Can India alone reverse this trend?
There are some factors which are beyond the Indian authorities, for example the global disruptions in trade relationships. That is here to last. But there are things which are in the remit of Indian authorities like improving financing of investments, providing more certainty about the (investment) environment and dealing with domestic bottlenecks. On financing investments, if you look at the distance between the RBI policy rates and the lending rates, you can see that the gap has not only moved in tandem but is still very high. That is a reflection of the fact that more progress can be made by addressing the high indebtedness in the financial sector. Much progress has been made in case of banks and now the focus should be on non banking financial companies (NBFCs). As you know, recognition, resolution, recapitalisation and reform of governance are the four 'R's that made banking reforms possible. It can be applied to others (NBFCs), too.
You have highlighted the importance of multilateral agreements at a time when countries are becoming increasingly protectionist. How can India hope for export-led growth in such a situation?
We are very concerned with what is happening on the trade side. In fact, our global GDP forecast this year (2019) has been 2.9 per cent, the worst since the financial crisis, and it will not pick up. A large part of it is (triggered by) trade disruption. And there are at least two reasons to believe this will last longer. The first is that a lot of tariffs on goods have come down in the last 10 - 20 years, so it is very difficult (to get further tariff reduction to start export-led growth). The second is concerns over protection of intellectual property, technology transfer, etc, and these are not going to go away. It will take time to address these issues. Yes, it is impacting global growth, and it is affecting India, too.
If so, what is the basis of your optimism that India's growth will rebound to 6 per cent and above?
I think we should be cautious (about the growth projections) because, as I said, this forecast was made a few months ago and what we are seeing is some materialisation of the downside risks. We should use this (slowdown) as an opportunity to open up services and manufacturing sectors. It is time to look at the bottlenecks in labour markets in India. It is also an opportunity to look at public infrastructure as (growth) will be quicker if there are less impediments.
The report advocates an accommodative policy stand for the RBI. What does it want the finance minister to do as she prepares her next annual Budget?
The transparency of the public sector balance sheet is very important. Our report estimates that the public sector borrowing requirement has increased. If you want to give certainty to investors, you need to be more transparent. Something which is specific to India is that you have a fantastic democracy and the budgets are going through Parliament, but there are a lot of off-budget expenditures. So, the key issue is to bring that to the table. In terms of personal income tax, capital taxation, more can be done by broadening the base and making it more progressive. You can raise more revenue by removing tax expenditures that most benefit the rich, freezing nominal personal income tax brackets and improving compliance. The tax could then be spent on education, housing, healthcare, etc. You put the money where the social outcome is the highest.
What are the new suggestions which you think the government should prioritise?

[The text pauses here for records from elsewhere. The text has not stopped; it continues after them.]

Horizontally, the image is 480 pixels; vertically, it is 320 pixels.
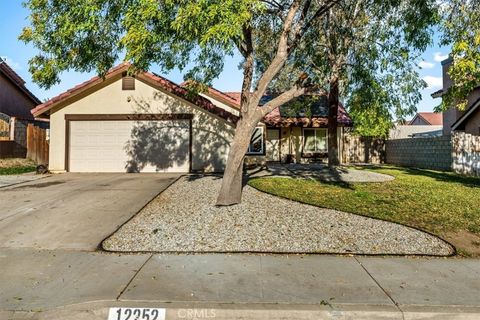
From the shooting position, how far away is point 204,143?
52.1 ft

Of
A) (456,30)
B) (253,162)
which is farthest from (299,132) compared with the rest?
(456,30)

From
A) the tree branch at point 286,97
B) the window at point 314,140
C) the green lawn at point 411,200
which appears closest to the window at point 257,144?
the green lawn at point 411,200

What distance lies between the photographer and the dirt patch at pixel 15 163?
58.5 feet

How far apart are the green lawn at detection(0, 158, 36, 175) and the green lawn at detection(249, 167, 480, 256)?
35.7 feet

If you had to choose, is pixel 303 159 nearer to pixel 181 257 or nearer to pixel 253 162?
pixel 253 162

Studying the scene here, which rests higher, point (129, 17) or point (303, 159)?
point (129, 17)

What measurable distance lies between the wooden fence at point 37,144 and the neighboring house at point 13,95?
5.29 meters

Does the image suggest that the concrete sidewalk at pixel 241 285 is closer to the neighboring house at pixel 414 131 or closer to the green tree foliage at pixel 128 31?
the green tree foliage at pixel 128 31

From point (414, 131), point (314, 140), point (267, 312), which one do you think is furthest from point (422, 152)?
point (414, 131)

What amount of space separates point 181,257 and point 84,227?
273 cm

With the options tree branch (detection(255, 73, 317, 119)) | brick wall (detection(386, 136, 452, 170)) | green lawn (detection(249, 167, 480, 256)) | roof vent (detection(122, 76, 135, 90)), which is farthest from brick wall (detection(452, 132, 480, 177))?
roof vent (detection(122, 76, 135, 90))

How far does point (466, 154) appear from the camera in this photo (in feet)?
53.6

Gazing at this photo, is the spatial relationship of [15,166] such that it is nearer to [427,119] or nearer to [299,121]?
[299,121]

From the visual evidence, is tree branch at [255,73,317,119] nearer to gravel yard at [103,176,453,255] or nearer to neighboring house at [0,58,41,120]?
gravel yard at [103,176,453,255]
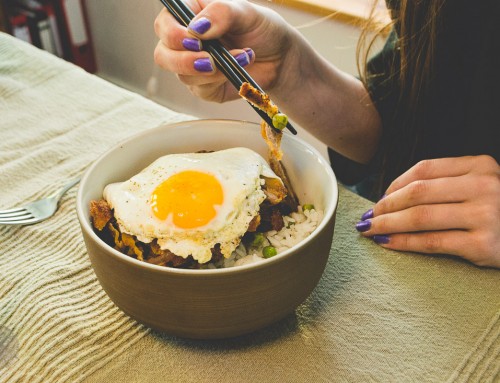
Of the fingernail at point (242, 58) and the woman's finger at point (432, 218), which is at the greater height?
the fingernail at point (242, 58)

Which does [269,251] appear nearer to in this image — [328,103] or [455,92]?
[328,103]

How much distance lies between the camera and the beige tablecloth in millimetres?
733

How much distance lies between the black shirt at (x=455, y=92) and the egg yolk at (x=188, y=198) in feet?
2.15

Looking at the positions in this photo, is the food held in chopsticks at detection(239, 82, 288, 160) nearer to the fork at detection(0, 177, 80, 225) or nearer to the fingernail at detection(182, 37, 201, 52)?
the fingernail at detection(182, 37, 201, 52)

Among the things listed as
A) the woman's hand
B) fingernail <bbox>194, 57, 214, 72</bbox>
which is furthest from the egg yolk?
the woman's hand

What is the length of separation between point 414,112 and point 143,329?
0.86m

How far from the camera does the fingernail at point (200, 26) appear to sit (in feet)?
2.94

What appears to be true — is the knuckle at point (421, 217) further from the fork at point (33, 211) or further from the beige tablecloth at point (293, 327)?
the fork at point (33, 211)

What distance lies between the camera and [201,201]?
803mm

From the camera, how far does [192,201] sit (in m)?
0.80

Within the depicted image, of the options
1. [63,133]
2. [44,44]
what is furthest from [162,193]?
[44,44]

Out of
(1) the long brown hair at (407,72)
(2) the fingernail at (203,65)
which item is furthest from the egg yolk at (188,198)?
(1) the long brown hair at (407,72)

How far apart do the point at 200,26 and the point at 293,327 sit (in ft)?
1.74

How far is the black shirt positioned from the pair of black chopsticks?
1.79ft
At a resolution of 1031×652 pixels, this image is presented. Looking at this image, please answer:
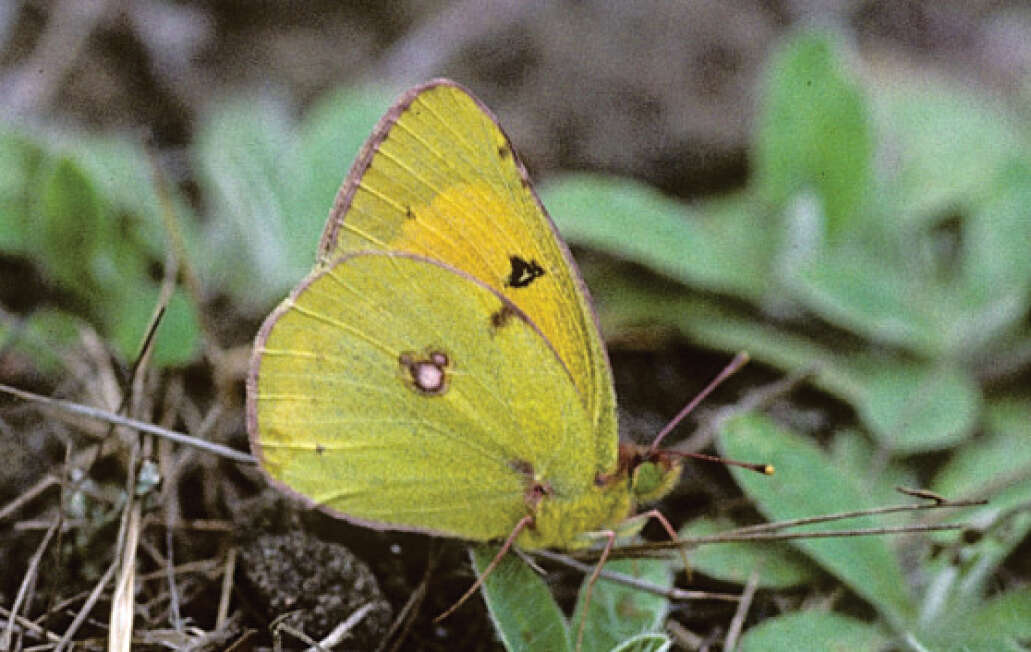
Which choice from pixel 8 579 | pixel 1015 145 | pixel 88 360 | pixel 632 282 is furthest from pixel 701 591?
pixel 1015 145

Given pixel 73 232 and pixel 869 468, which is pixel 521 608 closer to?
pixel 869 468

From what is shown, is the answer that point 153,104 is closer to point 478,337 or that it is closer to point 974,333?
point 478,337

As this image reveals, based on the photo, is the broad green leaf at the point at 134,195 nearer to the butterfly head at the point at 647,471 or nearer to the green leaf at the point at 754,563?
the butterfly head at the point at 647,471

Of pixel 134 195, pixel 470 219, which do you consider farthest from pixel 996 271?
pixel 134 195

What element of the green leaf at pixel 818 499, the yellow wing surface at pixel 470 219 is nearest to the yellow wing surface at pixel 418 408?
the yellow wing surface at pixel 470 219

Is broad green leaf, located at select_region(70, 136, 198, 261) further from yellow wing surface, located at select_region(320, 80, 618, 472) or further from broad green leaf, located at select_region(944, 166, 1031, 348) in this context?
broad green leaf, located at select_region(944, 166, 1031, 348)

The priority is certainty for investment; cleaner regulation and governance of the financial sector; trade liberalisation to unlock the capacity to explore new markets; reform of labour markets; better spending; education and housing. On health, there has been progress, but it is not enough, as you need more emphasis on primary and preventive healthcare.
The OECD report depends heavily, if not entirely, on Indian data. There are concerns raised by several stakeholders over the ways India generates its official data. Do you have complaints about the quality or availability of official data from India?
I think it's fair to say that there have been delays (in publishing data). At OECD, we say we need good data to do good policies. So, for us, it is not just about the quality of data (that matters), but also its frequency. That should be the objective of the government.